Restate all the lines below word for word, but omit the pictures.

The data:
[Start of section]

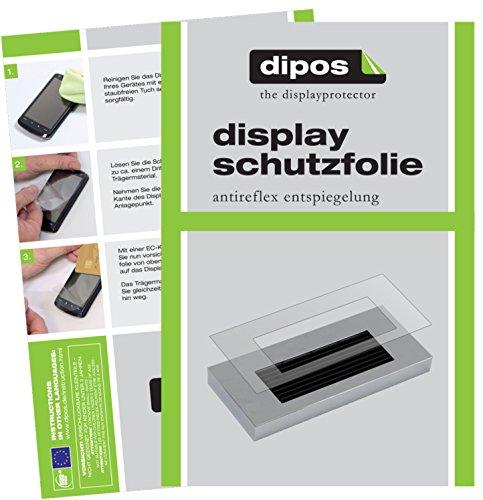 dipos I 2X Schutzfolie matt kompatibel mit Jura A-Serie A1 A5 A7 A9 Tropfblech Folie Displayschutzfolie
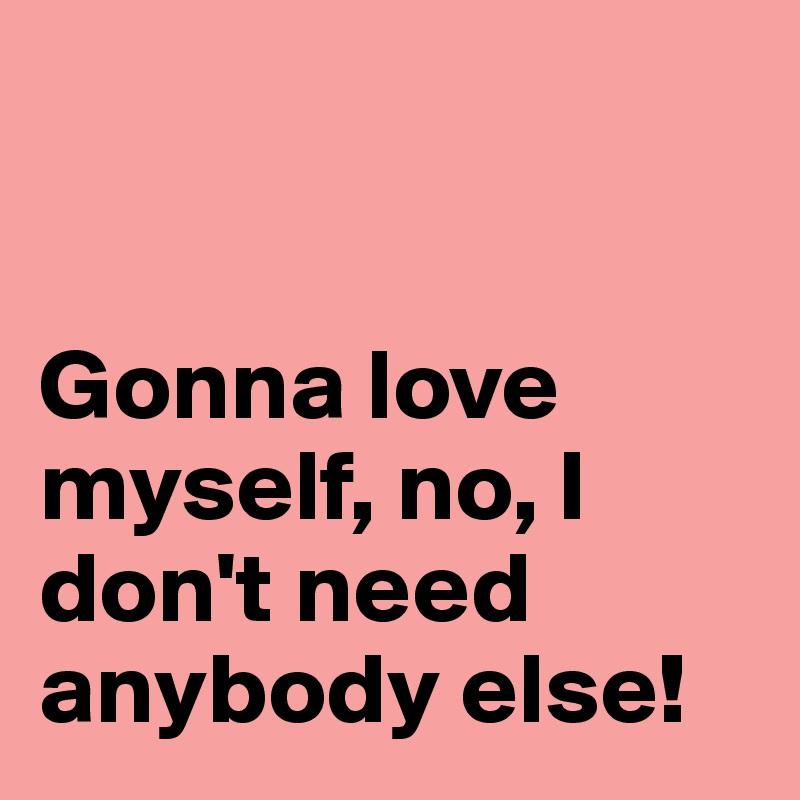 anybody else
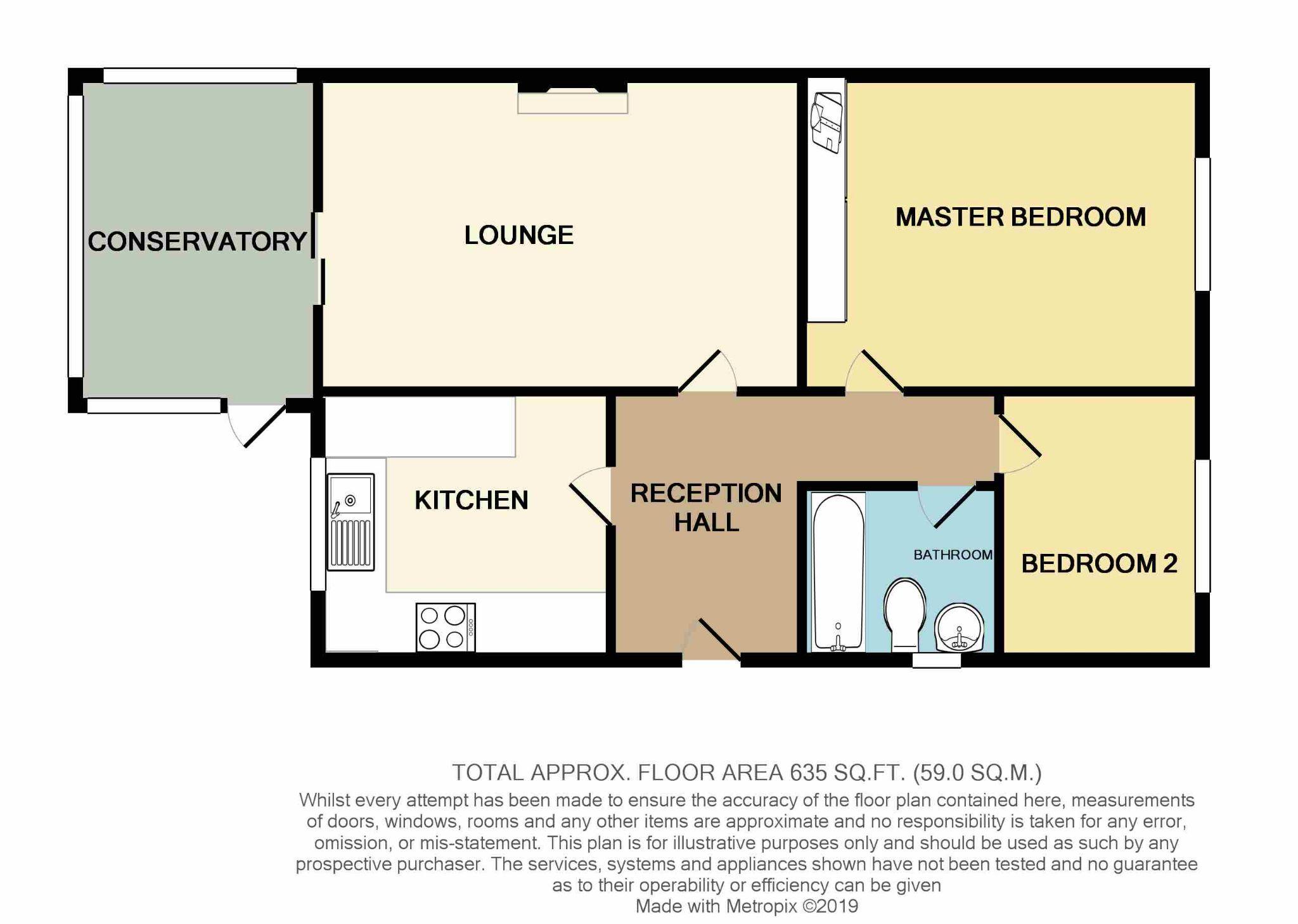 2 Bedroom Detached Bungalow For Sale - Floorplan 1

[End of section]

Answer space:
 dipos I 2X Schutzfolie matt kompatibel mit Jura A-Serie A1 A5 A7 A9 Tropfblech Folie Displayschutzfolie
 anybody else
 2 Bedroom Detached Bungalow For Sale - Floorplan 1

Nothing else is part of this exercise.